What needs to be done: Exactly the lines from the line containing "How much of" through the final line of the entries below must be returned, and only those, without pictures.

Records shown:
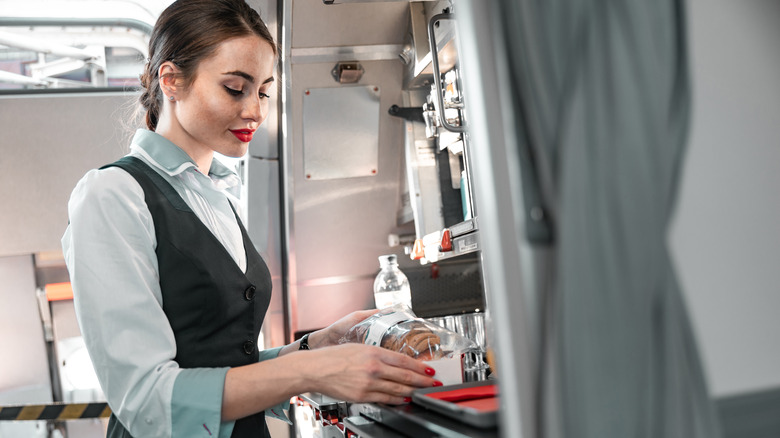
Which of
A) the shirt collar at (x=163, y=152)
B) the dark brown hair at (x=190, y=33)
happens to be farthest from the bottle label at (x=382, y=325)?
the dark brown hair at (x=190, y=33)

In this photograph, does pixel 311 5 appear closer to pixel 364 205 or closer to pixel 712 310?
pixel 364 205

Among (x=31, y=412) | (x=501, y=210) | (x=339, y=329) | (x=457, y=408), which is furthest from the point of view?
(x=31, y=412)

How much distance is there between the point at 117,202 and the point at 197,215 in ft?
0.71

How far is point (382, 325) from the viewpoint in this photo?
147 centimetres

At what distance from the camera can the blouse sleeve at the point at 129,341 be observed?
43.6 inches

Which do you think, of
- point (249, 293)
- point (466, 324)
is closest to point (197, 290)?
point (249, 293)

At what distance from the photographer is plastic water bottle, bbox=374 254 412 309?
2811mm

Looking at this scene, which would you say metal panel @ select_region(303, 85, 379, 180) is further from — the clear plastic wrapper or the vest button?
the vest button

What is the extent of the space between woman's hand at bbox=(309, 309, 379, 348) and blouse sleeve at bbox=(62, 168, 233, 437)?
505 mm

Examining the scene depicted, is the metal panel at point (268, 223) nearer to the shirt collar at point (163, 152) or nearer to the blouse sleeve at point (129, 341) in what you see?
the shirt collar at point (163, 152)

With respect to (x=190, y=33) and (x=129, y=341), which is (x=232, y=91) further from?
(x=129, y=341)

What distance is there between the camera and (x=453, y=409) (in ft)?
3.15

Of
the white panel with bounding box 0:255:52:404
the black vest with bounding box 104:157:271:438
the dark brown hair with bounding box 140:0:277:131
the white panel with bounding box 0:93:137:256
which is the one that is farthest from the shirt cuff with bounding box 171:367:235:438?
the white panel with bounding box 0:255:52:404

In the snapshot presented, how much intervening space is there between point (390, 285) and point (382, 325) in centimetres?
142
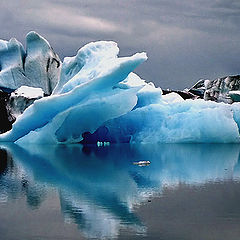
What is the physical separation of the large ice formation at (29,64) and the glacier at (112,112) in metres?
8.63

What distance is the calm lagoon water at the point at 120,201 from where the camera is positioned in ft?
14.7

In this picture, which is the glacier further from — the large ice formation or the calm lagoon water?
the large ice formation

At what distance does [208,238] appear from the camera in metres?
4.23

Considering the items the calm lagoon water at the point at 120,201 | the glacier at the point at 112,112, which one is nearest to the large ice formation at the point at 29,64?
the glacier at the point at 112,112

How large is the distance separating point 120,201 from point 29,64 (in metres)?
22.0

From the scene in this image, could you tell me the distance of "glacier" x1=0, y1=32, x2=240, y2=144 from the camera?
586 inches

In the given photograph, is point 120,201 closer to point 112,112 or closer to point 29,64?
point 112,112

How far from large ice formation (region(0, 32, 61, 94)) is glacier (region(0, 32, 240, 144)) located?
863cm

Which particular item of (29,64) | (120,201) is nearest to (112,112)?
(120,201)

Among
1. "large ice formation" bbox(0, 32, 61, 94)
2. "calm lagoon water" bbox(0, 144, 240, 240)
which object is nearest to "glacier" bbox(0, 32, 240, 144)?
"calm lagoon water" bbox(0, 144, 240, 240)

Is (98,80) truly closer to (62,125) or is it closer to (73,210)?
(62,125)

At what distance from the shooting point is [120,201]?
5969 millimetres

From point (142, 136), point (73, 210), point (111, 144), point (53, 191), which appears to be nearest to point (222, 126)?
point (142, 136)

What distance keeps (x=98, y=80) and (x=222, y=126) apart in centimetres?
438
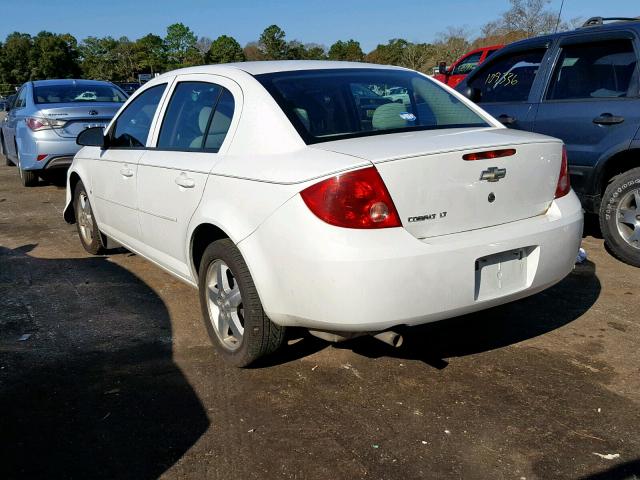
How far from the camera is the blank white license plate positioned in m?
2.91

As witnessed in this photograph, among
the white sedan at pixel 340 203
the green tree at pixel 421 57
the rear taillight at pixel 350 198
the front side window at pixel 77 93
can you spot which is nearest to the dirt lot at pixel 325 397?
the white sedan at pixel 340 203

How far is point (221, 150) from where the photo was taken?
3357 millimetres

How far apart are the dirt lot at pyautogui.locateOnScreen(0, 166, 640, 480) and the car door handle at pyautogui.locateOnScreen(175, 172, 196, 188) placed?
97 cm

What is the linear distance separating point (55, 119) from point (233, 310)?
21.1 ft

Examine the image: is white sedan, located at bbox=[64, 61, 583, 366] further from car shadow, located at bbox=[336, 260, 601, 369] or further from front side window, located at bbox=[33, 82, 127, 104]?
front side window, located at bbox=[33, 82, 127, 104]

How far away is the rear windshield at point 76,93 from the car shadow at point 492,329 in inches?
284

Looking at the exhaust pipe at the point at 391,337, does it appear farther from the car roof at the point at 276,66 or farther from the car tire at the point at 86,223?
the car tire at the point at 86,223

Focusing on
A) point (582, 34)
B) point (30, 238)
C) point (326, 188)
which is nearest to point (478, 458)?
point (326, 188)

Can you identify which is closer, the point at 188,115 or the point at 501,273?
the point at 501,273

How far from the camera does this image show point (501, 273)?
2.99 meters

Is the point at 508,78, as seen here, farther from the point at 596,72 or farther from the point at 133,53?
the point at 133,53

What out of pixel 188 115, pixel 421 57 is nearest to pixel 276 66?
pixel 188 115

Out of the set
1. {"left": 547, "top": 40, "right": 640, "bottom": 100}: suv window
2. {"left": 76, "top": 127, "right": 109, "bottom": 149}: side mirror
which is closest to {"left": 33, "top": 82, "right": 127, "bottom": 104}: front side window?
{"left": 76, "top": 127, "right": 109, "bottom": 149}: side mirror

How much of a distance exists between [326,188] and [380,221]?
0.89 ft
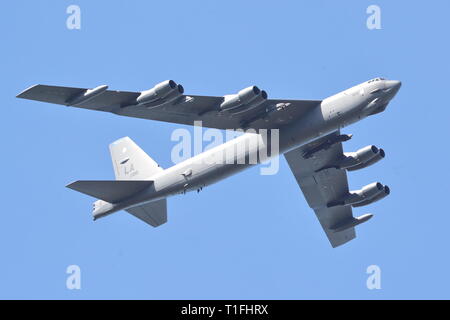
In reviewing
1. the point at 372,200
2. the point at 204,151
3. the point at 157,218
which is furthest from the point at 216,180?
the point at 372,200

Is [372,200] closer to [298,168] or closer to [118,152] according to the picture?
[298,168]

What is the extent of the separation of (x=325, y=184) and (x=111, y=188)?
1276 centimetres

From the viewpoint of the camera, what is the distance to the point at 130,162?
189 ft

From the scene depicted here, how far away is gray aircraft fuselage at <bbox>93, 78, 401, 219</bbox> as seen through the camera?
49375mm

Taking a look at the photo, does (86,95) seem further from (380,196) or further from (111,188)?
(380,196)

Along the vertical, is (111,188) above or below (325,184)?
below

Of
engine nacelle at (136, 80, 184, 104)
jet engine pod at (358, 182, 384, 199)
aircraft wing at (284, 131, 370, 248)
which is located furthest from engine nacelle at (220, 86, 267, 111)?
jet engine pod at (358, 182, 384, 199)

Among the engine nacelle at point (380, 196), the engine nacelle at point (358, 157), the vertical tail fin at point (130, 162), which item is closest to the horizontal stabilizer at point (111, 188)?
the vertical tail fin at point (130, 162)

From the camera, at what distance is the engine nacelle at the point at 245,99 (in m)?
48.6

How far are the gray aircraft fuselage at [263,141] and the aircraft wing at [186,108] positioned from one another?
2.31ft

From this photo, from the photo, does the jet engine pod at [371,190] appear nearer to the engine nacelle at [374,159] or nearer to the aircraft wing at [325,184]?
the aircraft wing at [325,184]

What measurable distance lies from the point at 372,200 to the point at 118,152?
14.9 meters

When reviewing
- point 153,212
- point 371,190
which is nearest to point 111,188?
point 153,212

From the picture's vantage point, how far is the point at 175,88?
47656 millimetres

Worked solution:
How much of a distance exists between [326,188] and [380,221]?
0.89 ft
In reviewing
1. the point at 372,200
2. the point at 204,151
3. the point at 157,218
which is furthest from the point at 216,180?
the point at 372,200

Is [372,200] closer to [298,168] or closer to [118,152] according to the picture?
[298,168]

What is the extent of the separation of (x=325, y=184) and (x=111, y=188)?
1276 centimetres

From the viewpoint of the camera, what is the distance to the point at 130,162?
189 ft

From the scene depicted here, how far away is gray aircraft fuselage at <bbox>93, 78, 401, 219</bbox> as seen through the camera?
49375mm

Taking a look at the photo, does (86,95) seem further from (380,196) or further from (111,188)?
(380,196)

Along the vertical, is (111,188) above or below (325,184)?
below

Of
engine nacelle at (136, 80, 184, 104)
jet engine pod at (358, 182, 384, 199)
aircraft wing at (284, 131, 370, 248)
which is located furthest from engine nacelle at (220, 86, 267, 111)?
jet engine pod at (358, 182, 384, 199)

Among the engine nacelle at point (380, 196), the engine nacelle at point (358, 157), the vertical tail fin at point (130, 162), which item is closest to the horizontal stabilizer at point (111, 188)?
the vertical tail fin at point (130, 162)

From the camera, at what distance is the engine nacelle at the point at 245,99 (in m)?
48.6

How far are the gray aircraft fuselage at [263,141] and the aircraft wing at [186,108] positioned from one another?
2.31ft

From this photo, from the photo, does the jet engine pod at [371,190] appear nearer to the engine nacelle at [374,159] or nearer to the aircraft wing at [325,184]?
the aircraft wing at [325,184]

What measurable distance lies from the point at 372,200 to the point at 118,152?
14.9 meters

When reviewing
- point 153,212
- point 371,190
which is nearest to point 111,188?
point 153,212

From the picture's vantage point, how far is the point at 175,88?
47656 millimetres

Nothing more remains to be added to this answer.